# ATX specs in metric units? (Both mobo and case)



## satelitko (Dec 12, 2011)

So I'm trying to design a... "custom enclosure" for my current and future build. I need an ATX reference sheet for the mounting holes and overall dimensions to specs. I've found this - http://www.formfactors.org/developer/specs/atx2_2.pdf, but it's in imperial units and only covers ATX and microATX. I need dimensions for mini, micro, standard, extended and if possible - XL. Both for the motherboards themselves and the case specs too.
Any help would be greatly appreciated 

P.S.: Any advice and/or tips from case builders will be even more appreciated


----------



## Peter1986C (Dec 12, 2011)

Well it is in metric too. It clearly gives the size in millimetres.

If I were you, I would first decide whether you want mini-ITX, Micro-ATX, etc. and then use wikipedia to look up its dimensions. Still happy with the result? Good, at least you have a clue about how the case will be in matters of size etc. Once you ordered a motherboard, you can see what the screw hole positions are. Yes you most likely have to do it this way because mobos tend to be a little (less) broad(er) than the specs say. My P45XE is an example of a board being less broad than the ATX specs prescibe. It is but a cm or so but still, if you want to make a custom case you may want to know this and act towards it.


----------



## satelitko (Dec 12, 2011)

Chevalr1c said:


> ...



It only has mm's for the overall size of the motherboard. Not for the mounting holes. The I/O area is also in inches. Problem is - I won't be buying the new parts until at least June/July next year. And my current mobo is ATX, but I'll probably be getting an EATX one in the future, so I want it to fit both. The file also doesn't mention anything about PSU's, so I need help with those dimensions too. If I had the components on me - I wouldn't be creating this thread at all. But I don't. That's why I need the specs


----------



## Peter1986C (Dec 12, 2011)

All PSUs, except notebook/htpc PSUs _should_ be of the same type as your current PSU (there are no EATX PSUs as far as I know).


----------



## Lazzer408 (Dec 12, 2011)

Convert it?  Multiply inches by 25.4
-or-
www.google.com Type in "6.7in to mm" (for example) and you'll get the answer.

I have the mATX and ATX PSU specs here somewhere. If you can't find them let me know and I'll go dig for them.


----------



## satelitko (Dec 12, 2011)

Lazzer408 said:


> ...



Well... it seems I may not need them at all. A friend has agreed to let me measure up and put his components inside  Thanks for the help. I'll write again if I need any help


----------

**Exercise data**
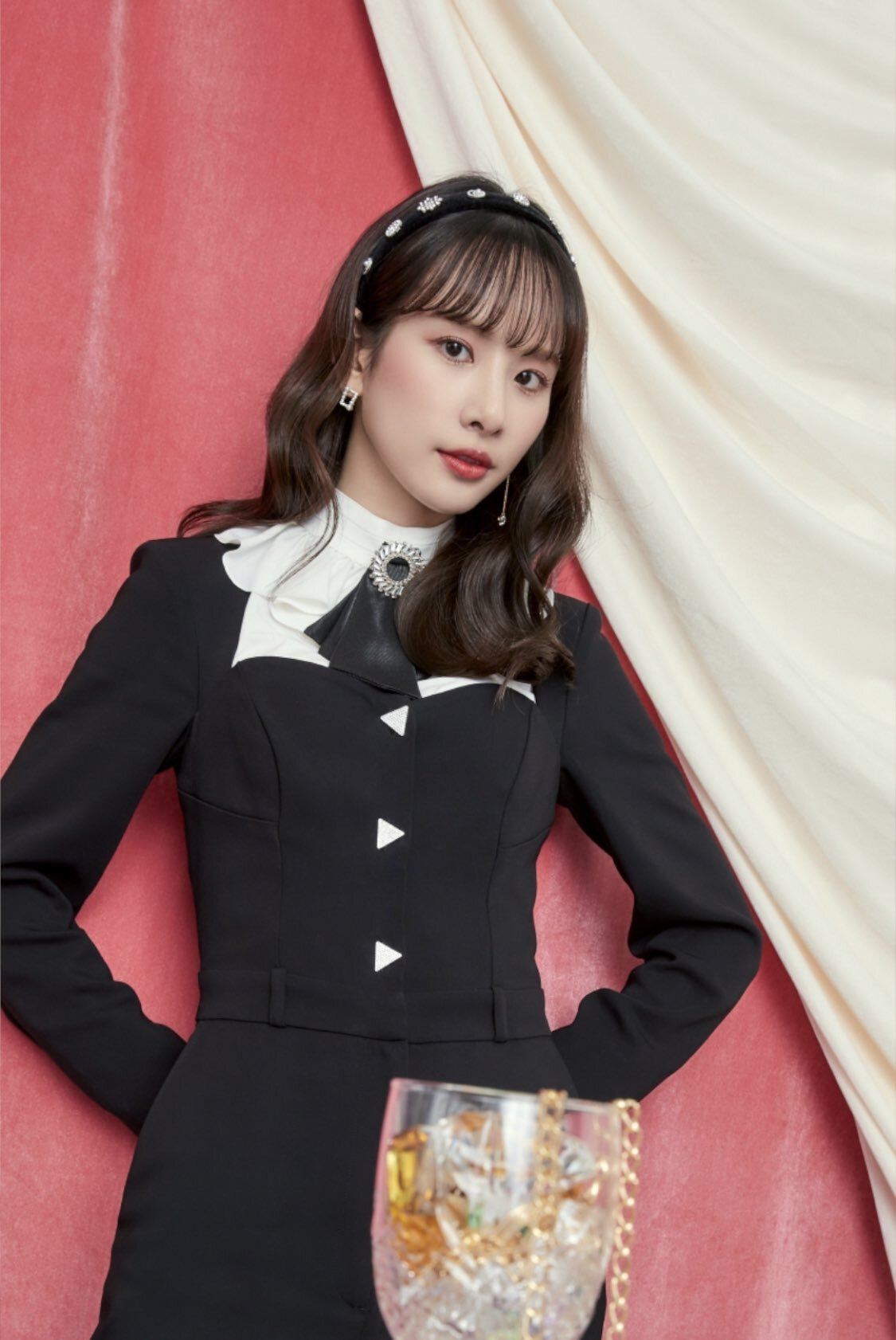 ?scode=mtistory2&fname=https%3A%2F%2Fblo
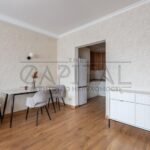 Продаж 2 кімн. квартири по вул. Дмитра Луценка 10 | 13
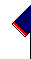 Kit left arm hamilton2223a.png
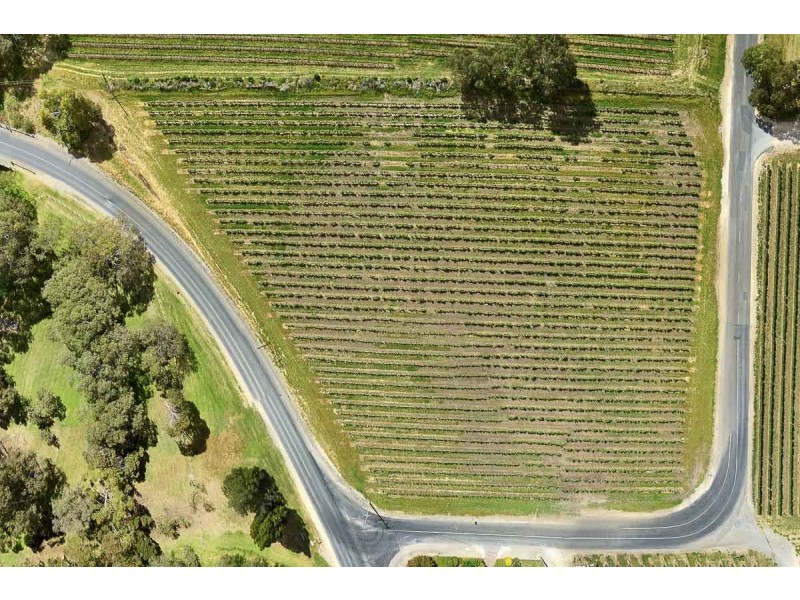 A132 Langhorne Creek Road, Langhorne Creek SA 5255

**Work instruction**
Return the passage of the forum thread on ATX dimensions between "All PSUs, except" and "get the answer.", inclusive, with no changes. The data has no connection to the forum thread on ATX dimensions.

**Exercise result**
All PSUs, except notebook/htpc PSUs _should_ be of the same type as your current PSU (there are no EATX PSUs as far as I know).


----------



## Lazzer408 (Dec 12, 2011)

Convert it?  Multiply inches by 25.4
-or-
www.google.com Type in "6.7in to mm" (for example) and you'll get the answer.